That's Roy on the left and Fran on the right, with friends in the middle. That's kind of the way they lived.
Yesterday I attended a memorial service for Roy and Fran Seitz, two people in my personal Hall of Fame. Mr. and Mrs. Seitz designed their own service, and made sure that it would be a celebration of their lives and not a gloomy service. Well, there were some tears shed, but it was far from gloomy. More like a scene from "It's a Wonderful Life." The sanctuary was packed to overflowing.
The Seitzes, you see, touched many many people by constantly being in service for others at the Church, the Children's Home and especially its garden, the Berea Jaycees, Baldwin Wallace College, Little League and a thousand other causes and activities that we will never find out about. Mr. Seitz served in the Army in World War 2, was an athlete, musician, coach, salesman and probably had 100 other roles that he filled. Among other things, Mr. Seitz was my baseball coach in Pony League when I was about thirteen. Kenny Seitz was our slugging first baseman. At that time, truth to tell, I thought I knew much more about baseball than Mr. Seitz (despite the fact that I was the worst player on the team), and I didn't much care for his coaching. Years later, my mother started attending Berea United Methodist Church, and I reconnected with the Seitzes and to make a long story short, I understood that the Seitzes embodied the teachings of Jesus Christ as much as anyone I have ever known. You see, it wasn't just sports. Mr. Seitz was trying to teach us about life.

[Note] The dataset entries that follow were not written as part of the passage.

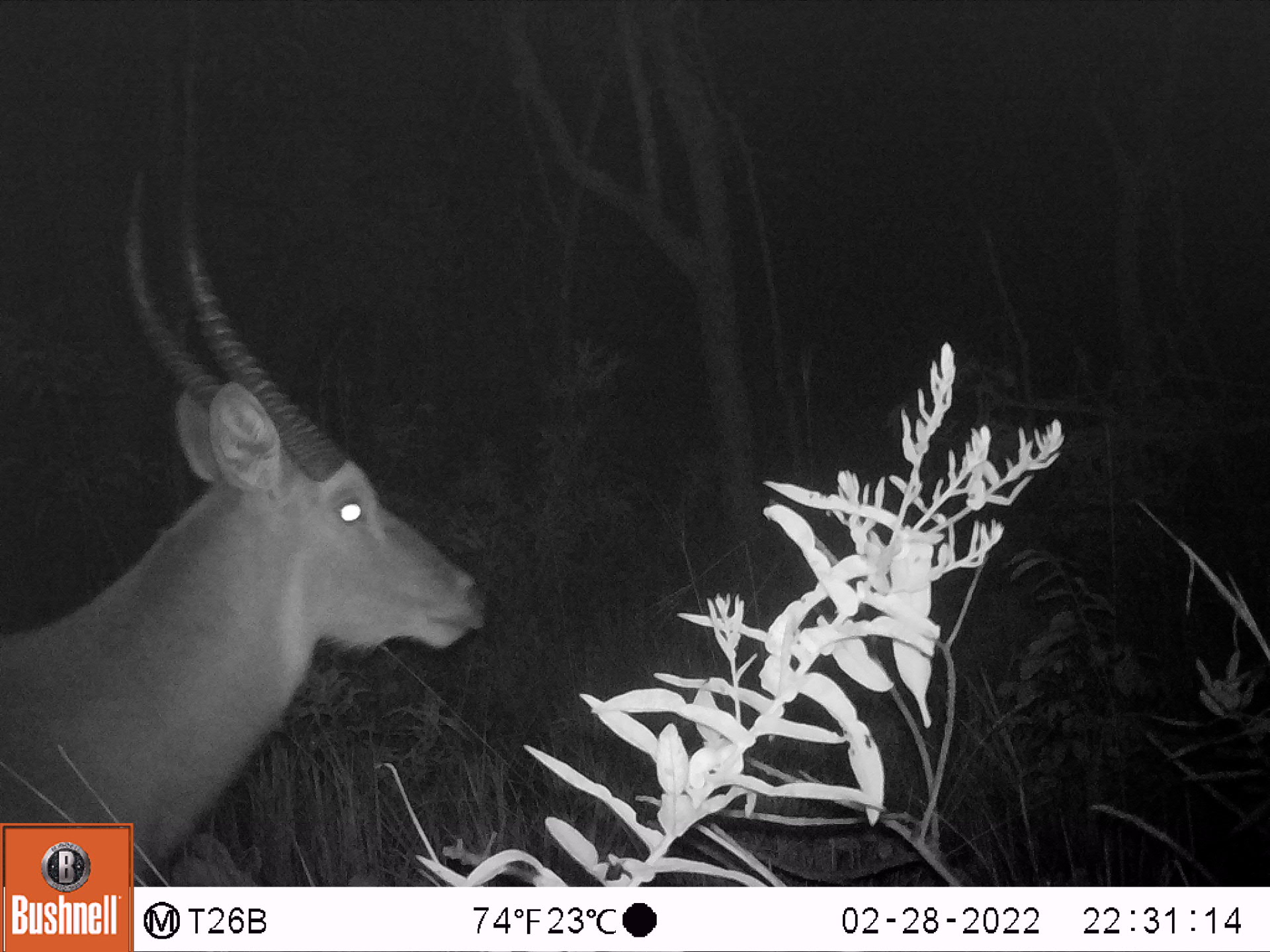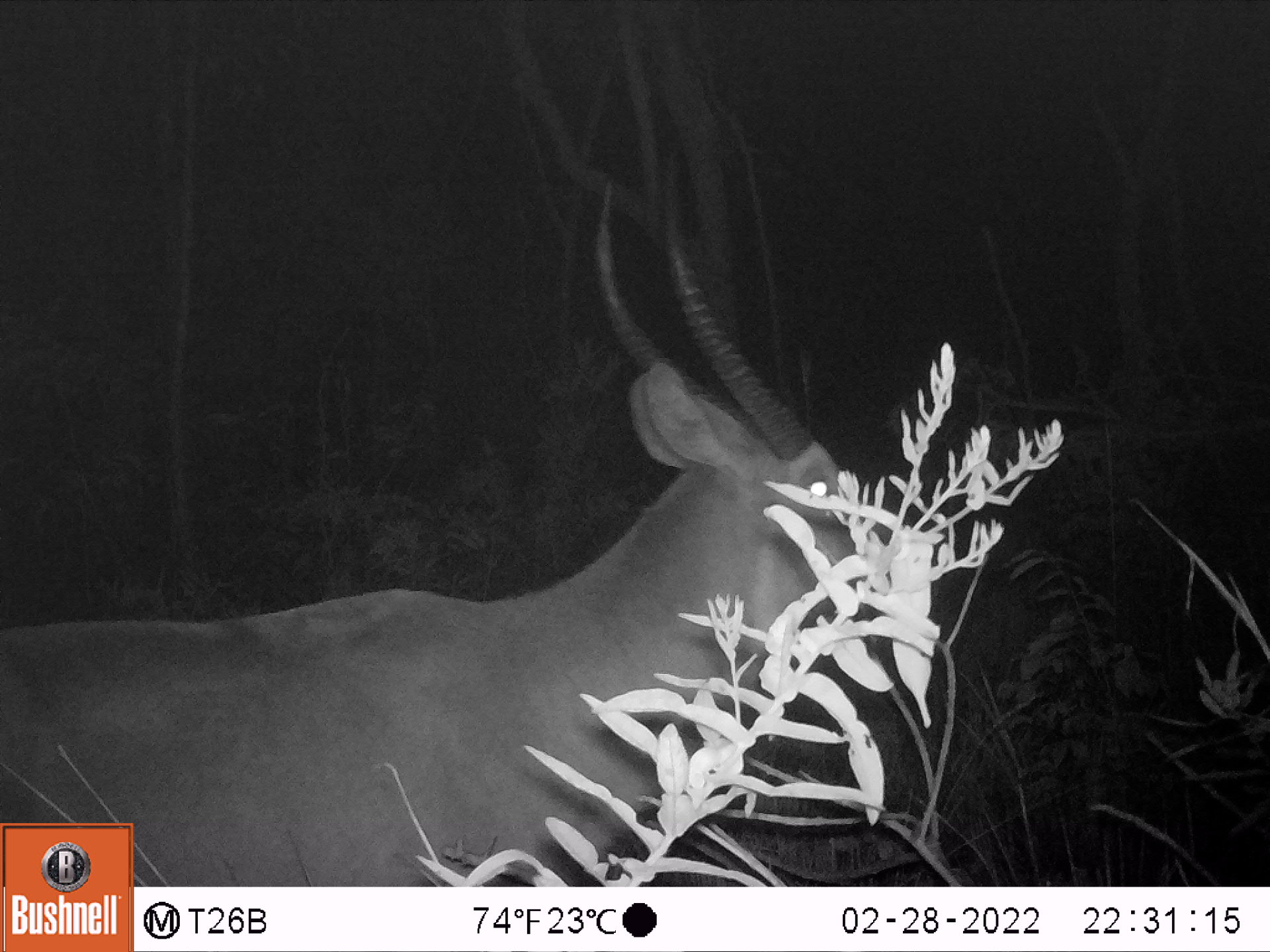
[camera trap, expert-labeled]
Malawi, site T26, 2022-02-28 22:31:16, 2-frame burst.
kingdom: Animalia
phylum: Chordata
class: Mammalia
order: Artiodactyla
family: Bovidae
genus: Kobus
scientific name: Kobus ellipsiprymnus ellipsiprymnus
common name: common waterbuck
Common waterbuck (Kobus ellipsiprymnus ellipsiprymnus), count 1.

The Seitzes influenced everyone around them, and brought people to church and to service projects of all kinds. I can only imagine how many people helped support the Children's Home, not to mention all the kids who came to attend college under their encouraging influence. They love to work in the kitchen, cooking dinner for Baldwin Wallace students. Years ago the BW football team, coached by Lee Tressel, was fueled by chicken power, courtesy of Mr. Seitz. One time they cooked 500 chickens for a fundraiser at Finney Stadium, and the cloud of smoke caused Dr. Bonds to fear that stadium was on fire and he called the fire department. Mr Seitz threw out the first ball of football practice for some 50 plus years running. He taught hundreds of kids at the orphanage how to plant seeds and grow their own food.
It was great to reconnect with Don, Ken and Gary, as well as other friends like Keith Keller, Dave Tressel, Kevin Preston and others.
We had the opportunity to recreate one of their legendary chicken barbecues along with Mrs. Seitz's jello fruit salads. Very simple, but about the best food I have ever tasted, served with love. A lot of laughter, band music and some examples of Mr. Seitz's wicked jokes, courtesy of Gary.
As with most things in life, the Seitzes did it right.